1

For gensim(1.0.1) doc2vec, I am trying to load google pre-trained word vectors instead of using Doc2Vec.build_vocab

wordVec_google = gensim.models.KeyedVectors.load_word2vec_format('GoogleNews-vectors-negative300.bin', binary=True)    
model0 = Doc2Vec(size=300, alpha=0.05, min_alpha=0.05, window=8, min_count=5, workers=4, dm=0, hs=1)    
model0.wv = wordVec_google    
##some other code 
model0.build_vocab(sentences=allEmails, max_vocab_size = 20000)

but this object model0 can not be further trained with "labeled Docs", and can't infer vectors for documents.

Anyone knows how to use doc2vec with google pretrained word vectors?
I tried this post: http://mccormickml.com/2016/04/12/googles-pretrained-word2vec-model-in-python/ but it does not work to load into gensim.models.Word2Vec object, perhaps it is a different gensim version.

g_p
  • 5,499
  • 3
  • 19
  • 22
user3527917
  • 327
  • 2
  • 10
  • 22
  • a similar question has several answers on how to load pretrained vectors into the Doc2Vec model: https://stackoverflow.com/questions/27470670/how-to-use-gensim-doc2vec-with-pre-trained-word-vectors?rq=1 – Anushka--x Jul 09 '18 at 16:11

1 Answers1

4

The GoogleNews vectors are just raw vectors - not a full Word2Vec model.

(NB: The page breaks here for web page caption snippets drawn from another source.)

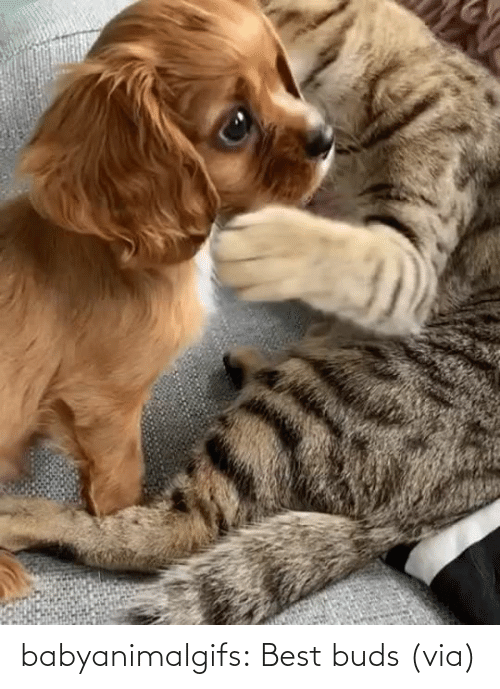 two: babyanimalgifs:  Best buds (via)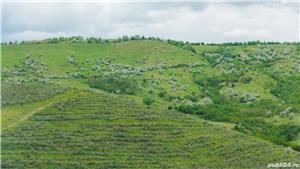 Vând/arendez plantație de cătină certificată ecologic - imagine 2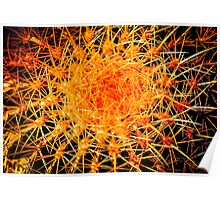 IS IT A CACTUS OR AN ORANGE SUN? Flowers Poster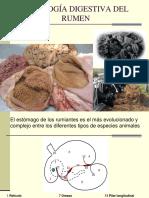 Fisiologia Digestiva Del Rumen 2009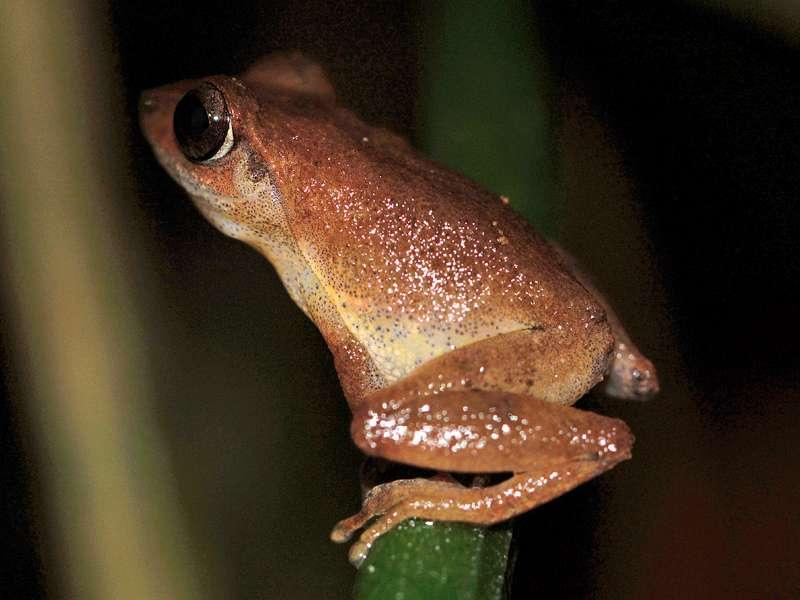 Pseudophilautus popularis (Common Shrub Frog), Männchen, endemische Art; Foto: 10.09.2015, Kitulgala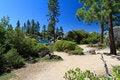 Free Lake Tahoe Stock Photography - 20821932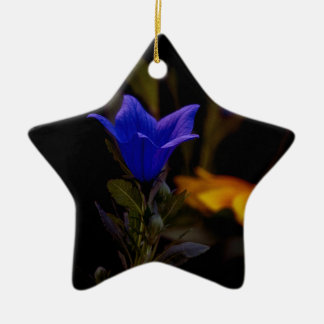 Ballon-Blumen Keramik Stern-Ornament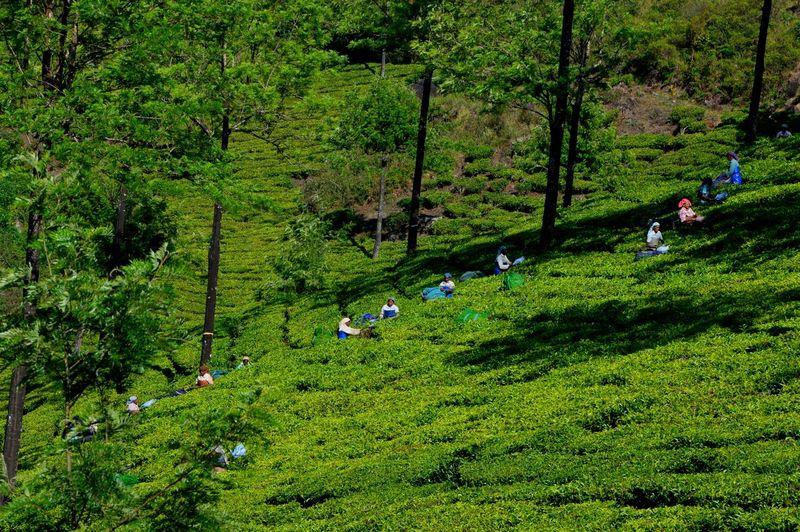 People working at tea plantation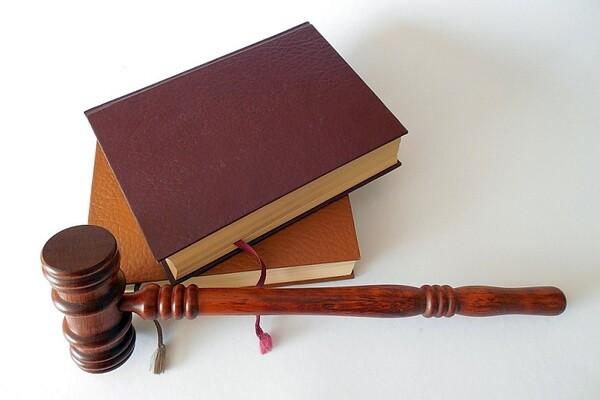 """Aleksin zakon"" na dnevnom redu 11. februara"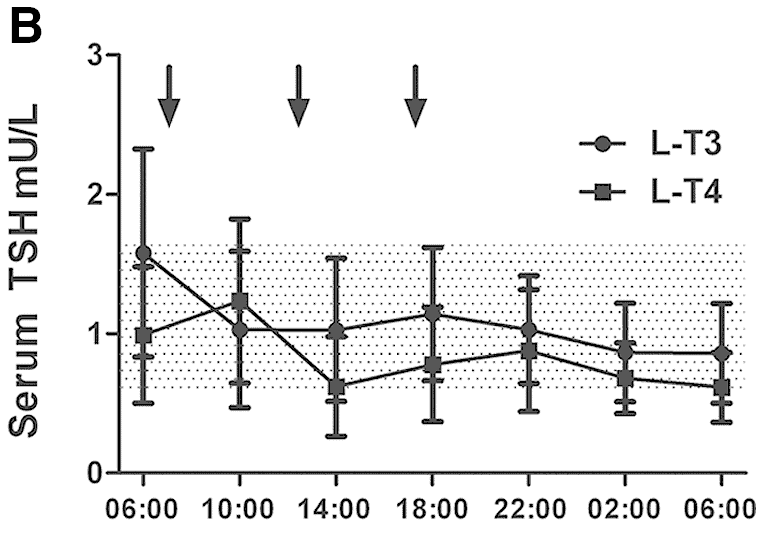 Liothyronine therapy is comparable to levothyroxine in lowering the TSH
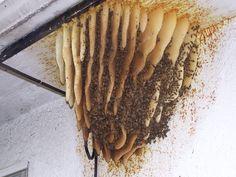 Wild Beehive.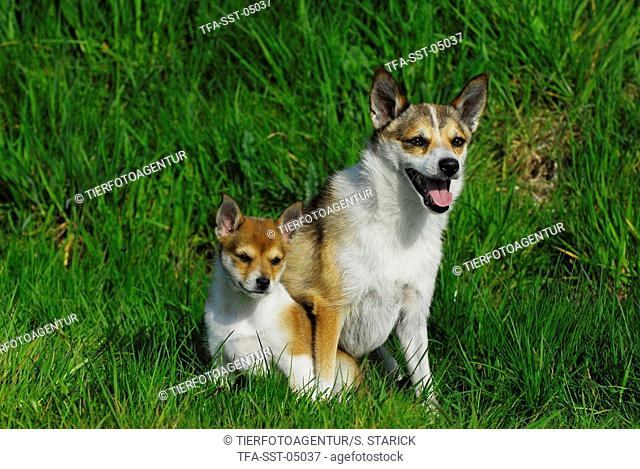 Norwegian Lundehund Puppy Stock Photos And Images Age Fotostock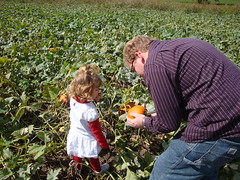 Dad Showing Lilli A Pumpkin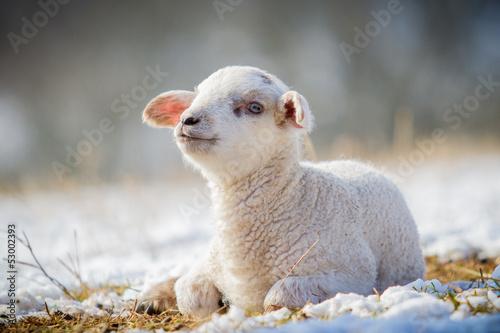 Foto op Canvas Schapen Lämmchen im Winter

Also, the gensim Doc2Vec class does not have general support for loading pretrained word-vectors. The Doc2Vec algorithm doesn't need pre-trained word-vectors – only some modes even use such vectors, and when they do, they're trained simultaneously as needed alongside the doc-vectors.

Specifically, the mode your code is using, dm=0, is the 'Paragraph Vectors' PV-DBOW mode, and does not use word-vectors at all. So even if there was a function to load them, they'd be loaded – then ignored during training and inference. (You would need to use PV-DM, 'dm=1', or add skip-gram word-training to PV-DBOW, dm=0, dbow_words=1, in order for such reused vectors to have any relevance to your training.)

Why do you think you want/need to use pre-trained vectors? (Especially, a set of 3 million word-vectors, from another kind of data, when a later step suggests you only care about a vocabulary of 20,000 words?)

If for some reason you feel sure you want to initialize Doc2Vec with wrod-vectors from elsewhere, and use a training mode where that would have some effect, you can look into the intersect_word2vec_format() method that gensim Doc2Vec inherits from Word2Vec.

That method specifically needs to be called after build_vocab() has already learned the corpus-specific vocabulary, and it only brings in the words from the outside source that are locally relevant. It's at best an advanced, experimental feature – see its source code, doc-comments, and discussion on the gensim list to understand its side-effects and limitations.

gojomo
  • 52,260
  • 14
  • 86
  • 115